Since these results are the real-time streaming results, each observation is scored immediately without any knowledge of what data will arrive after it. This system uses past data to understand how novel new data is, so at the beginning of the stream, there is a lot of novel data. Those early high scores are genuinely novel at that moment, given what little has been seen so far, but for those of us with knowledge of the whole dataset, we know that is not enough data to have a representative sample of what is yet to come.

After about 25k observations in this dataset, the novelty scoring system has automatically learned what this data looks like. Notice that no data labeling is required! Simply turn on the system and let it observe a representative sample of your data. Ignore the early results while it is automatically training to fit the data. In a real-world scenario, this system would likely be running long before the insider began their malicious activity, so the early tuning would have long since been accomplished.

A security analyst observing this stream of results would regularly see low-scoring results they would easily ignore during the course of normal business. But the moment the malicious insider sneaked onto an employee’s computer, it would produce the first top-scoring result:

The observer would have a clear signal about the first occurrence of malicious activity—in this case, when Employee #30 used their office-mate’s computer while #31 was in the classified space. That warning would come with enough information for an observer to understand the context of what is happening, why is it unusual, and where to go RIGHT NOW to catch the malicious insider red handed! If the observer missed this opportunity or needed to wait for more evidence, subsequent malicious activity on other computers would give the authorities additional opportunities and evidence.
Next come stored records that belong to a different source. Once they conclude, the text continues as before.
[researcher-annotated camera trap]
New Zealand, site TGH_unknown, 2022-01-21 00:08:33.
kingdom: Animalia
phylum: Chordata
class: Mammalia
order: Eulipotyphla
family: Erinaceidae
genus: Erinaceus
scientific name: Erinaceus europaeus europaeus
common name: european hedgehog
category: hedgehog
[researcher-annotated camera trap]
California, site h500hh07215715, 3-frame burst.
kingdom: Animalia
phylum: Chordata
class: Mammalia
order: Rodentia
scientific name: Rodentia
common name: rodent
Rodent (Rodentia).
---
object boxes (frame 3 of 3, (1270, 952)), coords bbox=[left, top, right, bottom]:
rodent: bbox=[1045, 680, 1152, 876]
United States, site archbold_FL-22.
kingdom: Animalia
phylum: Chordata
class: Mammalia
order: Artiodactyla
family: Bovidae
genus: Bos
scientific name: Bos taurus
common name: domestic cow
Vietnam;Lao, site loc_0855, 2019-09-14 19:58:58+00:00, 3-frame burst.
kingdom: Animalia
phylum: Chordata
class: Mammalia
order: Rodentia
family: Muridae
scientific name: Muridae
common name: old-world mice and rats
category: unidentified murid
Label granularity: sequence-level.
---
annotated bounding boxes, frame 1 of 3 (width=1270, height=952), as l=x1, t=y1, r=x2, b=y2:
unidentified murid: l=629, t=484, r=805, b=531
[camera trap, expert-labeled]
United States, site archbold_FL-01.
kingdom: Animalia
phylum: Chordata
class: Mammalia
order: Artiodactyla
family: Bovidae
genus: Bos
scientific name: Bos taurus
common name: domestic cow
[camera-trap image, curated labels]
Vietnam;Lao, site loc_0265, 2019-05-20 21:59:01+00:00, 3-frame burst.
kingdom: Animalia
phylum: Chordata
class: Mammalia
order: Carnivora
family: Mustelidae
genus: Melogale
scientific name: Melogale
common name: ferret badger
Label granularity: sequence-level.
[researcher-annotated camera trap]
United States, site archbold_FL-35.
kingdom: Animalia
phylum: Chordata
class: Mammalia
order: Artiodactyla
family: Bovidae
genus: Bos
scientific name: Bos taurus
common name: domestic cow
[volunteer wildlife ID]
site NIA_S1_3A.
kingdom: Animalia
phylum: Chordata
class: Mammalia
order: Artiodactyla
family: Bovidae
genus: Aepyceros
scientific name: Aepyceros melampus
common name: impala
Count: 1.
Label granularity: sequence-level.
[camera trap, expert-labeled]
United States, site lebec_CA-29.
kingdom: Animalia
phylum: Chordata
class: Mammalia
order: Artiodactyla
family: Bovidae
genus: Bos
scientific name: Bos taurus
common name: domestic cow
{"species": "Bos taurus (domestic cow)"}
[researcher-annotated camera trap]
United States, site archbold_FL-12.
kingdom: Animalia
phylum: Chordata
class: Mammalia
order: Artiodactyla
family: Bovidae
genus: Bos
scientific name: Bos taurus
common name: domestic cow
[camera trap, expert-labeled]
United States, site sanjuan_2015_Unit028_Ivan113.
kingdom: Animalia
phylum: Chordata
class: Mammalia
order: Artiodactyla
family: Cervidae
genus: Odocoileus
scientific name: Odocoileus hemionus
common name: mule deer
This Is Just the Beginning…

Categorical Anomaly Detection is a major new innovation in cyber-security threat detection. It comes out of years of DARPA-funded R&D with some of the world’s foremost experts. As shown here, it’s a game-changer for insider threat detection. —but it doesn’t stop here! This tool can be used in a wide variety of other domains to measure in real-time how unusual is each and every piece of data. Our blog includes other examples like detecting stolen credential use, or data exfiltration in the cloud.

While anomaly detection algorithms have been around for decades, there has never been an effective way to apply them to categorical data… until now. The first of it’s kind, thatDot’s Categorical Anomaly Detection is currently being used to detect real-time cyber security threats, reduce the cost of data analysis tools (e.g. only analyze the unusual data), find fraudulent activity, detect stolen credentials, analyze log data, audit financial transactions, and much more.